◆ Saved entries
------
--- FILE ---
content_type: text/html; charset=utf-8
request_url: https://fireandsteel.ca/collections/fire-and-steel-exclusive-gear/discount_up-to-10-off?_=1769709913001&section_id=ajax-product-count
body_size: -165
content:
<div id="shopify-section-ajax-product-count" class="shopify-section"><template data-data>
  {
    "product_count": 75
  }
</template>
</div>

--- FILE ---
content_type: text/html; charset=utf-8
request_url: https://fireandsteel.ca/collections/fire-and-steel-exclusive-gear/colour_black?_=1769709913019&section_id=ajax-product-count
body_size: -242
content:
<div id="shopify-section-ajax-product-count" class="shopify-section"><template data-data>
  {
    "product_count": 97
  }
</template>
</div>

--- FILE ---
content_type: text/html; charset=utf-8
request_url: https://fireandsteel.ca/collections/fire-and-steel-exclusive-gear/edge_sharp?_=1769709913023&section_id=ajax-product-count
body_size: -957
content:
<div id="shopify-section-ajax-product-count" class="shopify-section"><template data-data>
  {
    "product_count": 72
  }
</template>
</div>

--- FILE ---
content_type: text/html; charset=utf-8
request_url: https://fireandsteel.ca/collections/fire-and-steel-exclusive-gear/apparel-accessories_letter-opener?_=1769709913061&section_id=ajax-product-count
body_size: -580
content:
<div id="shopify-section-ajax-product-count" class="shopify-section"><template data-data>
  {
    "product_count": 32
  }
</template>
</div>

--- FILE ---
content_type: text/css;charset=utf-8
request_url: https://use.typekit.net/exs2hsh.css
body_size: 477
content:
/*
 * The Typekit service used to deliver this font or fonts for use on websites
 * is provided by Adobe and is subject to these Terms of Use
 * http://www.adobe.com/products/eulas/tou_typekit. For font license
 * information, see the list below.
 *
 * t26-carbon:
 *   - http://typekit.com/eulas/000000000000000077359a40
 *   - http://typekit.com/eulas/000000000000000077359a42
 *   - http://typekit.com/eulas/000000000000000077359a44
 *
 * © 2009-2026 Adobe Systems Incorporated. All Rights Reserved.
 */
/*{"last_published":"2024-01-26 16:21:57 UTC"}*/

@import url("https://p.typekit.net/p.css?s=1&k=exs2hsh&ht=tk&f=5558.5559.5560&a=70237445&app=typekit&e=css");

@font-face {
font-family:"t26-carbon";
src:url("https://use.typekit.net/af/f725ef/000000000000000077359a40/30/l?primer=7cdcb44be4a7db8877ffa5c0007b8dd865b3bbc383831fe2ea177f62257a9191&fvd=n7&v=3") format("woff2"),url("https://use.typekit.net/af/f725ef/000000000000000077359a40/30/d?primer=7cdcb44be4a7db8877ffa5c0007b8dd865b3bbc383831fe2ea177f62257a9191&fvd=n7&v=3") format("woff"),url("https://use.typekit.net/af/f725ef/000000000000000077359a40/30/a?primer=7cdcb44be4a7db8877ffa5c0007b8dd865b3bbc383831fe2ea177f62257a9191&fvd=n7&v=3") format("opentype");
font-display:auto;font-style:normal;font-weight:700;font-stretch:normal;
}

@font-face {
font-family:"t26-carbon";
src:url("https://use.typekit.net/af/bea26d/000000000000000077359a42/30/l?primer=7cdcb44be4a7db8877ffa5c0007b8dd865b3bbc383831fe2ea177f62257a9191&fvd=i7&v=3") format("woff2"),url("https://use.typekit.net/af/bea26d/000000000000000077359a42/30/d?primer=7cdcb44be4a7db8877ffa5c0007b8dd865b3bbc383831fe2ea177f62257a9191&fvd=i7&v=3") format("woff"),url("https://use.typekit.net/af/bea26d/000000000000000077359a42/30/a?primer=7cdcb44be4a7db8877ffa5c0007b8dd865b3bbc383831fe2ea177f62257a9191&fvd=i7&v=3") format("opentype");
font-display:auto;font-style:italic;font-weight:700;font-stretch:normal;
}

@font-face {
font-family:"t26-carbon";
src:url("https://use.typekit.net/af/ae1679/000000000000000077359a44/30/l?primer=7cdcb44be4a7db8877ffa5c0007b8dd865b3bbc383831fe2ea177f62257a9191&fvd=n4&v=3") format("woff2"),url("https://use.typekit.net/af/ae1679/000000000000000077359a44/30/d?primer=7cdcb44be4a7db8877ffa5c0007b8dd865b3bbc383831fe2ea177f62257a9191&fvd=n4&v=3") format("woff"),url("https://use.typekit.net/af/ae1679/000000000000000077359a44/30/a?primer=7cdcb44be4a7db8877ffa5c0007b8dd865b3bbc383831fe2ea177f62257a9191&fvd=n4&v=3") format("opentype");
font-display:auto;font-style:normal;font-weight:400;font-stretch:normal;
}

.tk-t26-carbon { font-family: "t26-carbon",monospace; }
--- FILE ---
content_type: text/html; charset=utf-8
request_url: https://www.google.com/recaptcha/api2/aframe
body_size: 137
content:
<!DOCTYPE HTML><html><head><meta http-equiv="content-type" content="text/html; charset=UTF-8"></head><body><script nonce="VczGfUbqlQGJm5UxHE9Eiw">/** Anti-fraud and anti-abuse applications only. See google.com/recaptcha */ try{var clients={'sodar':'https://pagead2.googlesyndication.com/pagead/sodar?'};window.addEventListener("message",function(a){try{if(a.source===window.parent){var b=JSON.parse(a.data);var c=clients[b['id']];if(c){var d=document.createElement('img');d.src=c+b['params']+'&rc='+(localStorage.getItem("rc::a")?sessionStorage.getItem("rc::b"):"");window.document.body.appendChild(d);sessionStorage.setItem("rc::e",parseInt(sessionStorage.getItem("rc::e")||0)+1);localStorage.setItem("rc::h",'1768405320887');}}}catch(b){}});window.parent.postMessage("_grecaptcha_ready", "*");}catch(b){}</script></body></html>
------
◆ Assignment
Scan the data above for the string "fireandsteel" and copy each line where it appears.

◆ Solution to the problem
request_url: https://fireandsteel.ca/collections/fire-and-steel-exclusive-gear/discount_up-to-10-off?_=1769709913001&section_id=ajax-product-count
request_url: https://fireandsteel.ca/collections/fire-and-steel-exclusive-gear/colour_black?_=1769709913019&section_id=ajax-product-count
request_url: https://fireandsteel.ca/collections/fire-and-steel-exclusive-gear/edge_sharp?_=1769709913023&section_id=ajax-product-count
request_url: https://fireandsteel.ca/collections/fire-and-steel-exclusive-gear/apparel-accessories_letter-opener?_=1769709913061&section_id=ajax-product-count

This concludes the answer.